Material provided ▸
☆ ☆ ☆

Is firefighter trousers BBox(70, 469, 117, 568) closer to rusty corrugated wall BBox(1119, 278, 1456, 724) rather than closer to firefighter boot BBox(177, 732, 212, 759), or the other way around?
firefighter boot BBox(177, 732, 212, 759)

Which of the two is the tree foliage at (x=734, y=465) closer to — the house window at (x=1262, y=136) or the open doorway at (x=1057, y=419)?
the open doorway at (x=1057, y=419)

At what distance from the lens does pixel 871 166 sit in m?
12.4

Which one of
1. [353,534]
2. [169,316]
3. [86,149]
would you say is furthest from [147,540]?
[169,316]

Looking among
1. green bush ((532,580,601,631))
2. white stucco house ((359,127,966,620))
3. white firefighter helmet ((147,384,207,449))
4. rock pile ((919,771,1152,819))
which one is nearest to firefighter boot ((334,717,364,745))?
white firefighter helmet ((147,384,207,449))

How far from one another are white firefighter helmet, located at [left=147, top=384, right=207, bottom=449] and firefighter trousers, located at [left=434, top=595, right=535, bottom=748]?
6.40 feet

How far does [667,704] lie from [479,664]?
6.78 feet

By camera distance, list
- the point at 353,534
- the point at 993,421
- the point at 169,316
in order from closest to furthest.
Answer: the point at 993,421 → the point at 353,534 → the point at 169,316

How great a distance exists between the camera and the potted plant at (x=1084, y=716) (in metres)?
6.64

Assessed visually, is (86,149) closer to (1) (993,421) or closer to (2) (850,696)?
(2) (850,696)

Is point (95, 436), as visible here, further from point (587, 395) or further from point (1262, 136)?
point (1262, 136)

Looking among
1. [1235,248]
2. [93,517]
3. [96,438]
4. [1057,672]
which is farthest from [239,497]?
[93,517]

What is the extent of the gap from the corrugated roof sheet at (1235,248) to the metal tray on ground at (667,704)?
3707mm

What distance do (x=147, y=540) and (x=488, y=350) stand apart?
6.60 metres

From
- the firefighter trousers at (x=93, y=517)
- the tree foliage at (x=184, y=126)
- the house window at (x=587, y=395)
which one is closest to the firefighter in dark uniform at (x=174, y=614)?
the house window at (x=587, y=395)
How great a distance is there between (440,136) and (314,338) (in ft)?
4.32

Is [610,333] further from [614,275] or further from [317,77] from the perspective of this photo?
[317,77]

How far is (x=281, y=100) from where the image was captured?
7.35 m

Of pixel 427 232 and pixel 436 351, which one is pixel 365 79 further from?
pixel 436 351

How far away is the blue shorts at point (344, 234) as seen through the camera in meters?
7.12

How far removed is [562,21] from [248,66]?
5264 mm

☆ ☆ ☆

Written task ▸
Can you reproduce the whole listing above word for word, from the first line to the last?

Output for this exercise ▸
Is firefighter trousers BBox(70, 469, 117, 568) closer to rusty corrugated wall BBox(1119, 278, 1456, 724) rather than closer to firefighter boot BBox(177, 732, 212, 759), or the other way around?
firefighter boot BBox(177, 732, 212, 759)

Which of the two is the tree foliage at (x=734, y=465) closer to — the house window at (x=1262, y=136) or the open doorway at (x=1057, y=419)?
the open doorway at (x=1057, y=419)

At what distance from the lens does pixel 871 166 sit in m?
12.4

Which one of
1. [353,534]
2. [169,316]
3. [86,149]
would you say is furthest from [147,540]?
[169,316]

Looking among
1. green bush ((532,580,601,631))
2. white stucco house ((359,127,966,620))
3. white firefighter helmet ((147,384,207,449))
4. rock pile ((919,771,1152,819))
which one is nearest to firefighter boot ((334,717,364,745))?
white firefighter helmet ((147,384,207,449))

How far from one another are white firefighter helmet, located at [left=147, top=384, right=207, bottom=449] and firefighter trousers, located at [left=434, top=595, right=535, bottom=748]?
6.40 feet

How far does [667,704] lie from [479,664]?
6.78 feet

By camera distance, list
- the point at 353,534
- the point at 993,421
- the point at 169,316
in order from closest to furthest.
Answer: the point at 993,421 → the point at 353,534 → the point at 169,316

How great a distance exists between the camera and the potted plant at (x=1084, y=716) (in metres)?
6.64

Assessed visually, is (86,149) closer to (1) (993,421) or closer to (2) (850,696)?
(2) (850,696)

Is point (95, 436), as visible here, further from point (587, 395) or further from point (1262, 136)?
point (1262, 136)

Looking among
1. [1235,248]
2. [93,517]
3. [96,438]
4. [1057,672]
which is farthest from [239,497]?
[93,517]

What is the extent of the gap from the corrugated roof sheet at (1235,248) to the metal tray on ground at (667,704)?
3707mm

What distance do (x=147, y=540) and (x=488, y=350) stand apart?
6.60 metres

From
- the firefighter trousers at (x=93, y=517)
- the tree foliage at (x=184, y=126)
- the house window at (x=587, y=395)
which one is closest to the firefighter in dark uniform at (x=174, y=614)?
the house window at (x=587, y=395)
How great a distance is there between (440,136) and (314,338) (in ft)?
4.32

Is [610,333] further from [614,275] or further from [317,77] from the perspective of this photo?
[317,77]

How far is (x=281, y=100) from where the image was captured?
7.35 m

Of pixel 427 232 and pixel 436 351, which one is pixel 365 79 further from?
pixel 436 351

How far away is the blue shorts at point (344, 234) as seen through the camera in meters?
7.12

How far removed is [562,21] from [248,66]?
5264 mm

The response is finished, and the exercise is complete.